Pur Autre Vie

I'm not wrong, I'm just an asshole

Tuesday, August 22, 2017

Political Zones

Here's some Politics 101. Imagine an issue on which voters have views along a spectrum. And imagine that voters toward the middle of the spectrum regard the extremes with suspicion. In a two-party system, each party will try to form a coalition extending from the median voter (or the median voter + 1 or whatever) all the way to the end of the spectrum. Each party will also attack the other party's coalition by calling attention to its most extreme members (who, remember, are regarded with suspicion by "normal" voters).

And of course, to defend its coalition a party will downplay its most extreme members. By "downplay" I mostly mean "try to divert attention away from," because when they become the focus of attention, it becomes a lose/lose proposition for the party that encompasses those voters. Party leaders either have to disavow them, potentially alienating them and losing their votes, or support them, potentially alienating moderate voters. It is a hard choice, and so you'd rather not play the game in the first place. But circumstances can force your hand. By contrast, when a really extreme person within your coalition comes to prominence, you can sometimes win some easy credibility by loudly disavowing the person—the "Sister Souljah" effect.

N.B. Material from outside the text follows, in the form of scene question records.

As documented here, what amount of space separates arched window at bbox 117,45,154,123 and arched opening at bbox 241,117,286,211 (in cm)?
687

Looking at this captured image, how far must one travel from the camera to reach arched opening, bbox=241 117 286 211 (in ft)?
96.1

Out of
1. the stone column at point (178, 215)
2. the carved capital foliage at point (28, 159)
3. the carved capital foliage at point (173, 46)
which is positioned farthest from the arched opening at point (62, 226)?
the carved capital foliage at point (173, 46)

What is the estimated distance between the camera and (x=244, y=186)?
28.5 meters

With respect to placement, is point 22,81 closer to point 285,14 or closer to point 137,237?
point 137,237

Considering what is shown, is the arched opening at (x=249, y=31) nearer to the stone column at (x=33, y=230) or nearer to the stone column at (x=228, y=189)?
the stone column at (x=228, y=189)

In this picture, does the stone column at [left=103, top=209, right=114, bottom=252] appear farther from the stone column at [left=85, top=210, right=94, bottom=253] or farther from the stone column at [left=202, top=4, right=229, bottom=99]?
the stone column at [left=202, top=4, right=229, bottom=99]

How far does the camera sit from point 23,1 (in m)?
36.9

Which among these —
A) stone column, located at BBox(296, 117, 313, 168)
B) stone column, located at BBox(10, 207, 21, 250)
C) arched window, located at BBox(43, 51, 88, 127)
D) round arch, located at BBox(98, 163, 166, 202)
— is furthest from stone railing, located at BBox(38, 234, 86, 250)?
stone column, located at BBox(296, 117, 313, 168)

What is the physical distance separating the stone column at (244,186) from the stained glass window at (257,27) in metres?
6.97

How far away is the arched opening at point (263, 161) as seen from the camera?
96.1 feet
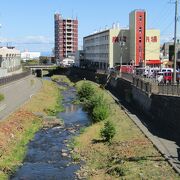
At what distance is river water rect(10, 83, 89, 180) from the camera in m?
30.5

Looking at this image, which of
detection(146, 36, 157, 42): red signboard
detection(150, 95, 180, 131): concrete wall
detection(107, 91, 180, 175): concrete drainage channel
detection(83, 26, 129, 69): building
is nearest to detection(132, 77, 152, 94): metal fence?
detection(150, 95, 180, 131): concrete wall

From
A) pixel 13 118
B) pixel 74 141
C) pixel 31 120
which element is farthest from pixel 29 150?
pixel 31 120

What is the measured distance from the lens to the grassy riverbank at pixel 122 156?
26922 mm

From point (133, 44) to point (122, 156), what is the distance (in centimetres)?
9813

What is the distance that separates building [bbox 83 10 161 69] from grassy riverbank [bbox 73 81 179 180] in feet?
257

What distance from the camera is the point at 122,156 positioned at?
32.1 m

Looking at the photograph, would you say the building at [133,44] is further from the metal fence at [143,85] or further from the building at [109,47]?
the metal fence at [143,85]

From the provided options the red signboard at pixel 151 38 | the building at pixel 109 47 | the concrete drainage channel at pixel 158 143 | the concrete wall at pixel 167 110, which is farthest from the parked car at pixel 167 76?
the building at pixel 109 47

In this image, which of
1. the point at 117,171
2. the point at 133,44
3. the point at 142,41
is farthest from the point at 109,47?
the point at 117,171

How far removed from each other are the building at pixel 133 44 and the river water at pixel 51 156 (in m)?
71.9

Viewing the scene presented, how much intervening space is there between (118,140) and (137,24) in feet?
300

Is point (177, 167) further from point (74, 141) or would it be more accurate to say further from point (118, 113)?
point (118, 113)

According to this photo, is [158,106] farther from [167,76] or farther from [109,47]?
[109,47]

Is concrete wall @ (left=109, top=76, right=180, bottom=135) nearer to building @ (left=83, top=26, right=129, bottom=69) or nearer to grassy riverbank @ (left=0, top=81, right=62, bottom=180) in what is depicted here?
grassy riverbank @ (left=0, top=81, right=62, bottom=180)
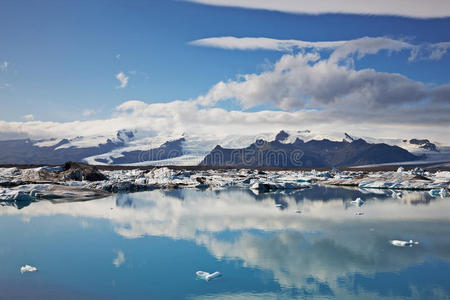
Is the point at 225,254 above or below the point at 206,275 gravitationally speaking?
below

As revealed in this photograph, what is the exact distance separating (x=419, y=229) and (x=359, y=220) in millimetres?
2996

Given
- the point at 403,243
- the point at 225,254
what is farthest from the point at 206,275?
the point at 403,243

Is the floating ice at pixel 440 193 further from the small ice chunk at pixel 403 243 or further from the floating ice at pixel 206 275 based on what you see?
the floating ice at pixel 206 275

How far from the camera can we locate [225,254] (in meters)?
11.8

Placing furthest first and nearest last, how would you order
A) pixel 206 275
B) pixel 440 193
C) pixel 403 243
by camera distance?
pixel 440 193, pixel 403 243, pixel 206 275

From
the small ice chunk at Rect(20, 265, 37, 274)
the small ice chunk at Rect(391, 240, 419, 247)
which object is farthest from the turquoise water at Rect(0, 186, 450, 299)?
the small ice chunk at Rect(391, 240, 419, 247)

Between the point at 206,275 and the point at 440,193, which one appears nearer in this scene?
the point at 206,275

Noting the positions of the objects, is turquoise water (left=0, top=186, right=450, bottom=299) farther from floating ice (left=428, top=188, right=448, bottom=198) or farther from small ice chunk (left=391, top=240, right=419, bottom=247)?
floating ice (left=428, top=188, right=448, bottom=198)

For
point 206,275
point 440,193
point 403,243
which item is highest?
point 206,275

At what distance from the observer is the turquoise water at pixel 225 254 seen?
8.72 meters

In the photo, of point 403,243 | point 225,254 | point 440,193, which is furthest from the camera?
point 440,193

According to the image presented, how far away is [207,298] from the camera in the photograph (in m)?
8.12

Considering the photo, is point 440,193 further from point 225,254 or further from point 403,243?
point 225,254

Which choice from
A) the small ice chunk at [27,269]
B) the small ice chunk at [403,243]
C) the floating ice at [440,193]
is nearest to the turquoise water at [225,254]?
the small ice chunk at [27,269]
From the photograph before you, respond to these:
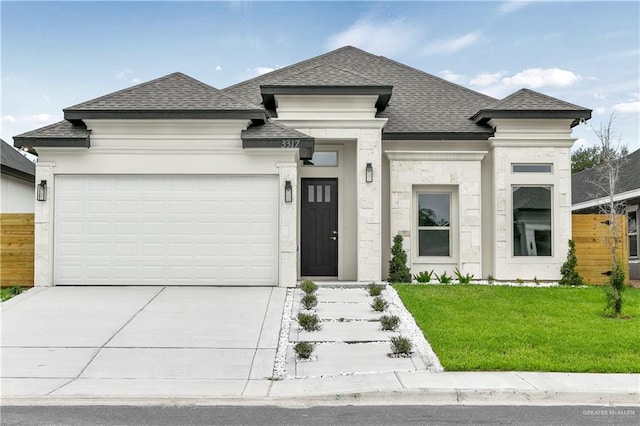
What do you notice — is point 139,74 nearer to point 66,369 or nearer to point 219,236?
point 219,236

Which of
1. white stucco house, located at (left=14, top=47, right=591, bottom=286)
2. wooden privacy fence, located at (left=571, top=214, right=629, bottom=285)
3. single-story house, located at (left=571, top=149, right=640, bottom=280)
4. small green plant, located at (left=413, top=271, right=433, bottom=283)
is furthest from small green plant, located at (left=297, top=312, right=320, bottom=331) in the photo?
single-story house, located at (left=571, top=149, right=640, bottom=280)

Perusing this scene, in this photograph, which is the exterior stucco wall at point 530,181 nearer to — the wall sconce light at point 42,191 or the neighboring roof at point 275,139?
the neighboring roof at point 275,139

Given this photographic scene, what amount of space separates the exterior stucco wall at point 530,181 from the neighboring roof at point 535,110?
252mm

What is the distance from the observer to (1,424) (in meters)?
5.23

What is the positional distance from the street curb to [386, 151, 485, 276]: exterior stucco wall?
7771 millimetres

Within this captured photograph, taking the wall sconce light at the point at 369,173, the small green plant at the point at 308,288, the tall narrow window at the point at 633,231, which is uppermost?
the wall sconce light at the point at 369,173

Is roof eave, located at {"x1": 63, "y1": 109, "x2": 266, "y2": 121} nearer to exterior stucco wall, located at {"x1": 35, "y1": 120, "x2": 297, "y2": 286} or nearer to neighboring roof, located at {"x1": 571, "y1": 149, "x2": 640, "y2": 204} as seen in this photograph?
exterior stucco wall, located at {"x1": 35, "y1": 120, "x2": 297, "y2": 286}

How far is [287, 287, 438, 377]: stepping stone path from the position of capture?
734cm

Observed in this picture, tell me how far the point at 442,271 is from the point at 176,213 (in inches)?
271

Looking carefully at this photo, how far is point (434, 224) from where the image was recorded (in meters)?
14.2

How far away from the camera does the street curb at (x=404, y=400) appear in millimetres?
5914

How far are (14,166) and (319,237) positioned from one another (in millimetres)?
10974

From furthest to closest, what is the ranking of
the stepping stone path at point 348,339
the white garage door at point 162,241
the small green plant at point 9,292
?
the white garage door at point 162,241 < the small green plant at point 9,292 < the stepping stone path at point 348,339

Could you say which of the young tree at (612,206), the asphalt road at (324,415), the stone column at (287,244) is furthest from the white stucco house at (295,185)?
the asphalt road at (324,415)
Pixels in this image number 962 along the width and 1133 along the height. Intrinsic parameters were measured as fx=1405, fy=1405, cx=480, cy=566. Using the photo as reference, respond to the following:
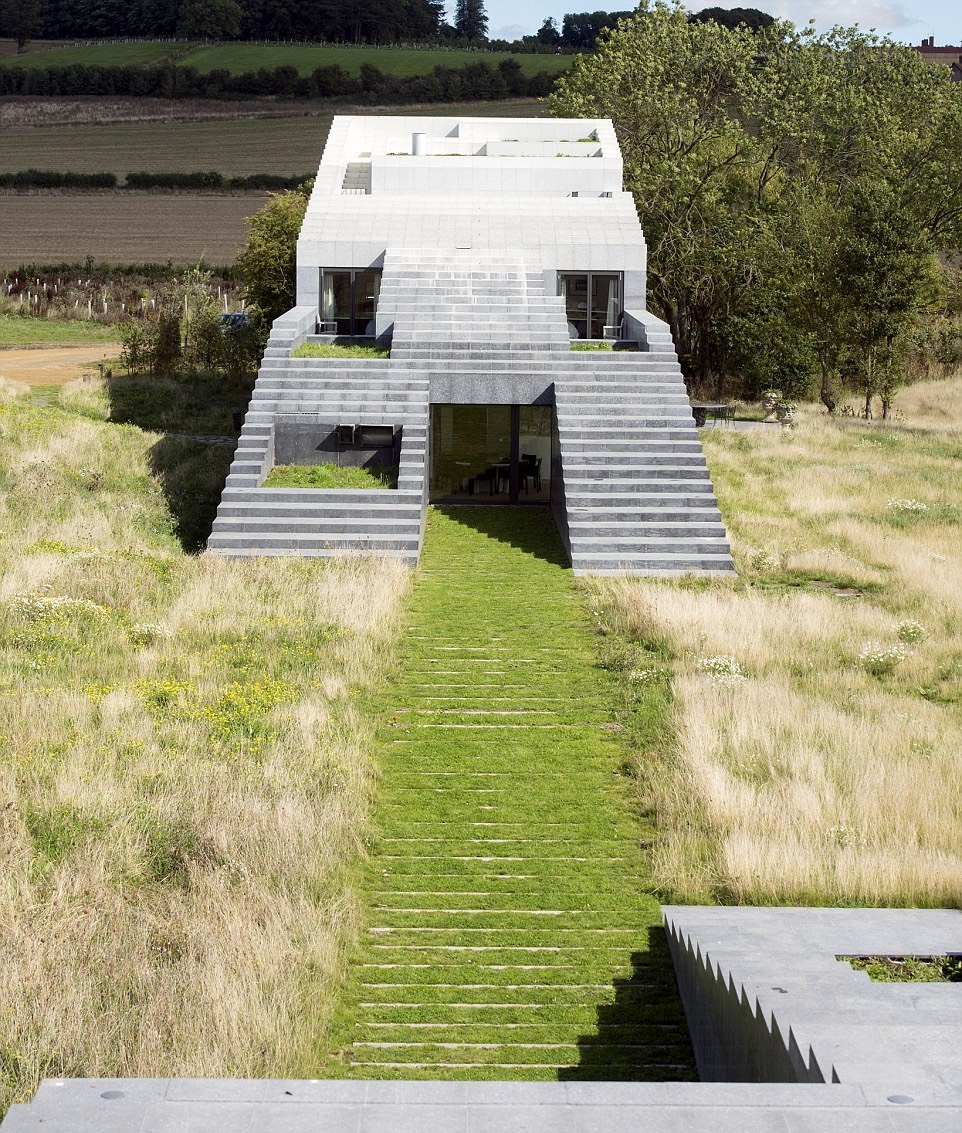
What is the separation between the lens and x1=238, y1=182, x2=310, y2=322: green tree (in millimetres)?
43562

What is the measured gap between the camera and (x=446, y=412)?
2778 cm

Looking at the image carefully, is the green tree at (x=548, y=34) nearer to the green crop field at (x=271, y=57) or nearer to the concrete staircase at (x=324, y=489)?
the green crop field at (x=271, y=57)

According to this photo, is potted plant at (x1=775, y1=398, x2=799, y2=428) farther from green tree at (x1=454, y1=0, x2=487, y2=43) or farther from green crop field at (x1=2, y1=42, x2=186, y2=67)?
green tree at (x1=454, y1=0, x2=487, y2=43)

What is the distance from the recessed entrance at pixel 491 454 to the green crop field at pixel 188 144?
73614 millimetres

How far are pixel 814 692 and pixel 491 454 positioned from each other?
12.4m

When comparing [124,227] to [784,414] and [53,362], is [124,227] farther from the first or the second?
[784,414]

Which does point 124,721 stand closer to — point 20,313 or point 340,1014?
point 340,1014

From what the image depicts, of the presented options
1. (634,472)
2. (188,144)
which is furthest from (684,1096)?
(188,144)

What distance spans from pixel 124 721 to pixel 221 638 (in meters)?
3.43

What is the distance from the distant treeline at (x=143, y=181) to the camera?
92.5 meters

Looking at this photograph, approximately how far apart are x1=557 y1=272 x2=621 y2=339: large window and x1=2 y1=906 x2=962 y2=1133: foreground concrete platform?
24319 millimetres

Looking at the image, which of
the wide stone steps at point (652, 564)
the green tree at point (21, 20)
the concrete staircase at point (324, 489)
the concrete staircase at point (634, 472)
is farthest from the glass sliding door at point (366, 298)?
the green tree at point (21, 20)

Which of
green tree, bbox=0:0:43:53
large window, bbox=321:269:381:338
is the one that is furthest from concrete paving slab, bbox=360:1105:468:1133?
green tree, bbox=0:0:43:53

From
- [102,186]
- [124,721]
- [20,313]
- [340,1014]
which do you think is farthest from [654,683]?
[102,186]
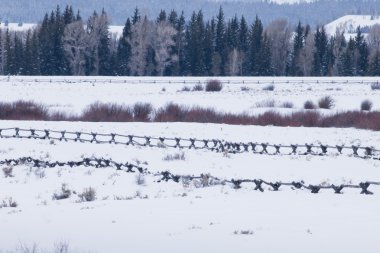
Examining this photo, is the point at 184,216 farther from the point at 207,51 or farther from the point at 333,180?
the point at 207,51

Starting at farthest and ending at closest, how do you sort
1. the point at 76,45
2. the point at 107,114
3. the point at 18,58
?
the point at 18,58 < the point at 76,45 < the point at 107,114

So picture a number line that extends infinitely far in each direction, with the median voter at zero. Each party claims one half of the number line. Then each party has to divide its portion of the line into a few zones. The easiest is the zone closest to zero—these are the party's most numerous and most unembarrassing members, and the party is happy to highlight how well it is serving them. Beyond that is a zone containing members that the party will defend if forced to, but would rather not emphasize. Beyond that are members that the party will disavow if forced to, but would rather not emphasize. And then beyond that are members that the party will opportunistically disavow when the occasion arises. These are not sharp lines, by the way, nor are they unchangeable. In fact there are often intra-party disagreements about where to draw them. And there are probably interstitial spaces where you refuse to disavow, refuse to defend, and let the voters draw whatever implications they will.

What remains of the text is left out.